→ Data to process:
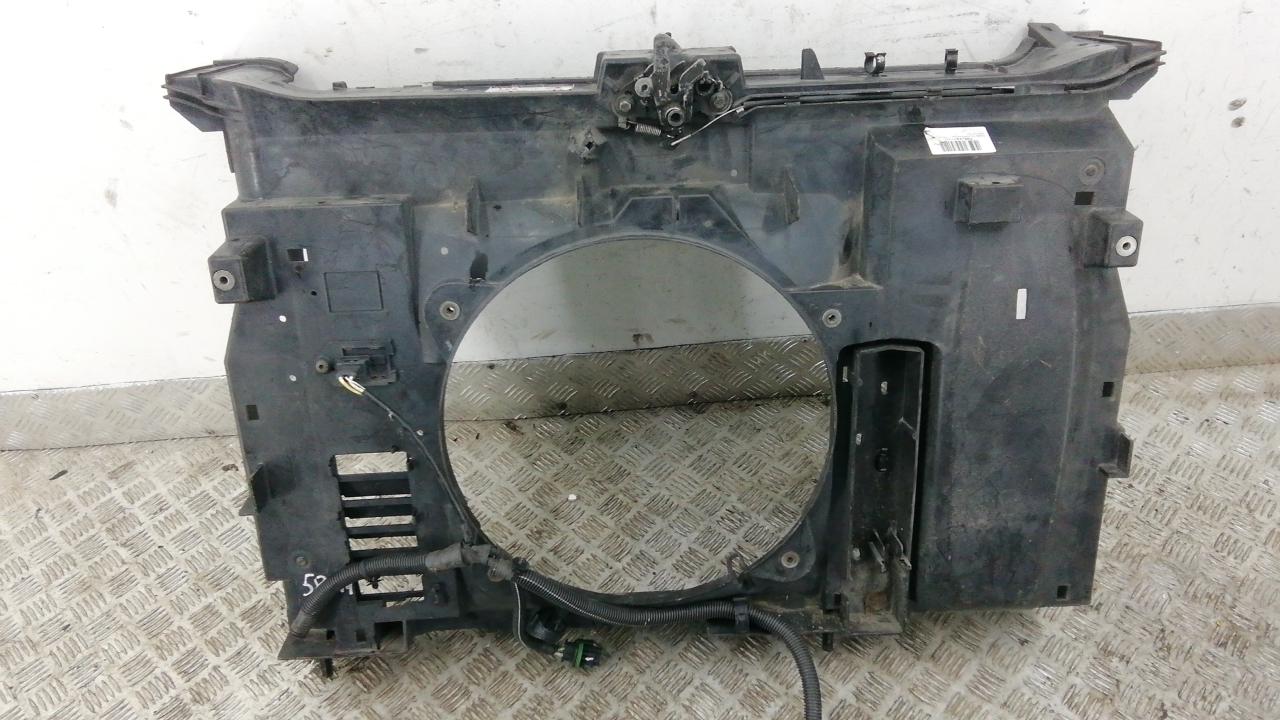 Диффузор вентилятора, CITROEN, C8, 2006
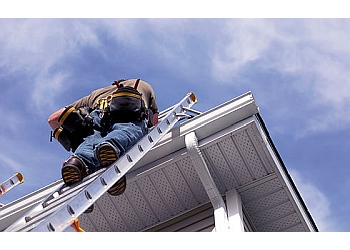 Grande Prairie roofing contractor Maple Leaf Roofing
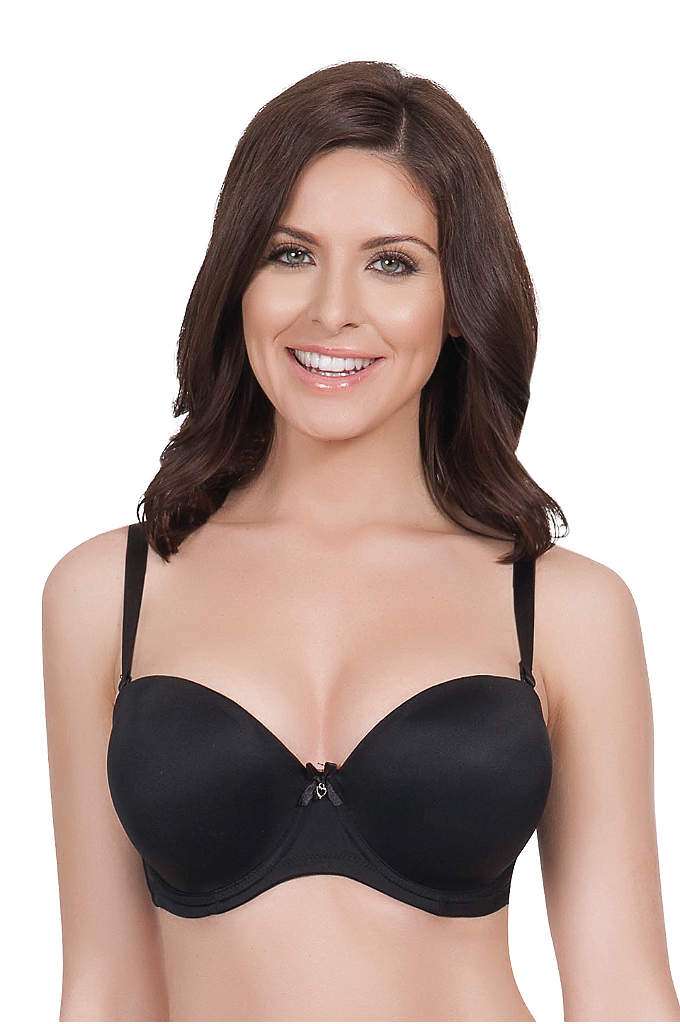 Parfait Jeanie Strapless Convertible Bra - Able to be worn five different ways, this
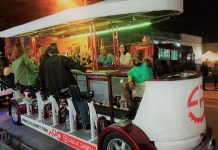 Cycle Party Tour, an Adventure Through Artsy Wynwood in Miami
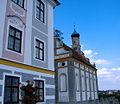 Schloss Leitheim 1.jpg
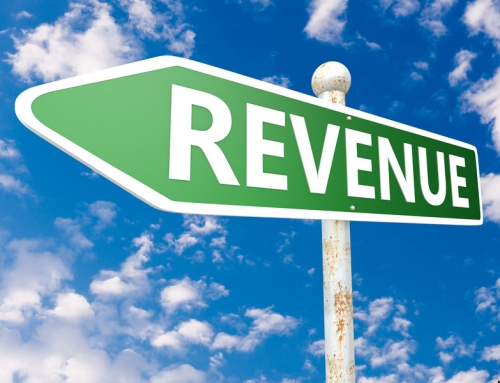 5 Ways to Increase Revenue This Summer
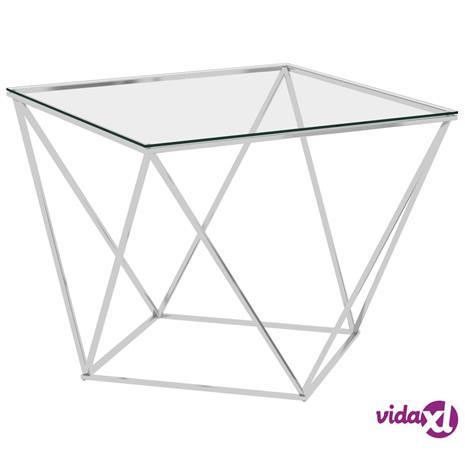 vidaXL Sohvapöytä hopea 80x80x45 cm ruostumaton teräs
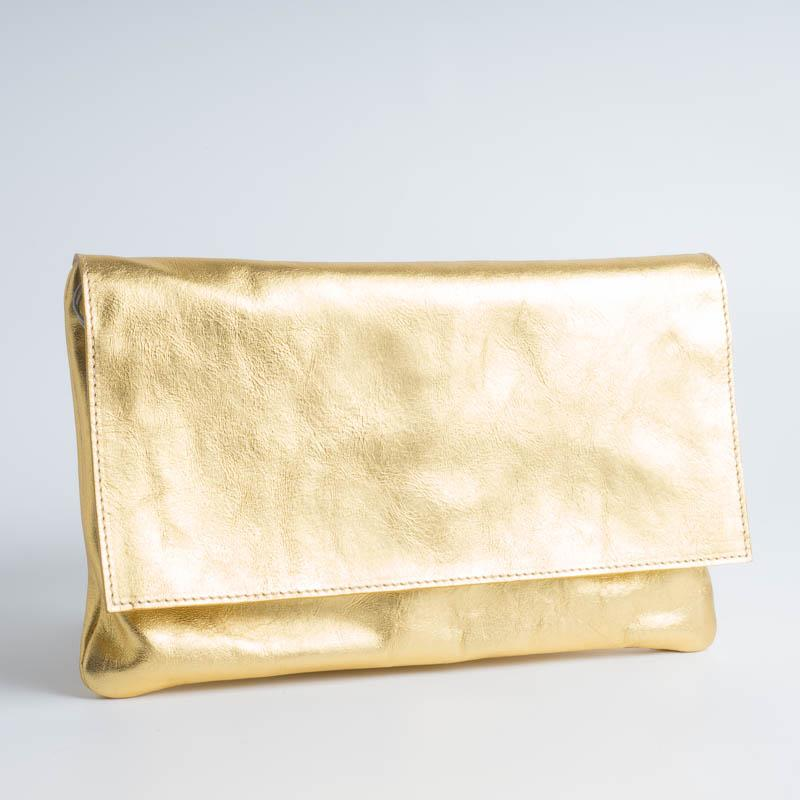 SACHET - Bag - 436 - Various Colors SACHET Bags Gold Laminate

→ Assignment:
Set down, word for word, the full listing above, and carry over no pictures.

→ Answer to this task:
 Диффузор вентилятора, CITROEN, C8, 2006
 Grande Prairie roofing contractor Maple Leaf Roofing
 Parfait Jeanie Strapless Convertible Bra - Able to be worn five different ways, this
 Cycle Party Tour, an Adventure Through Artsy Wynwood in Miami
 Schloss Leitheim 1.jpg
 5 Ways to Increase Revenue This Summer
 vidaXL Sohvapöytä hopea 80x80x45 cm ruostumaton teräs
 SACHET - Bag - 436 - Various Colors SACHET Bags Gold Laminate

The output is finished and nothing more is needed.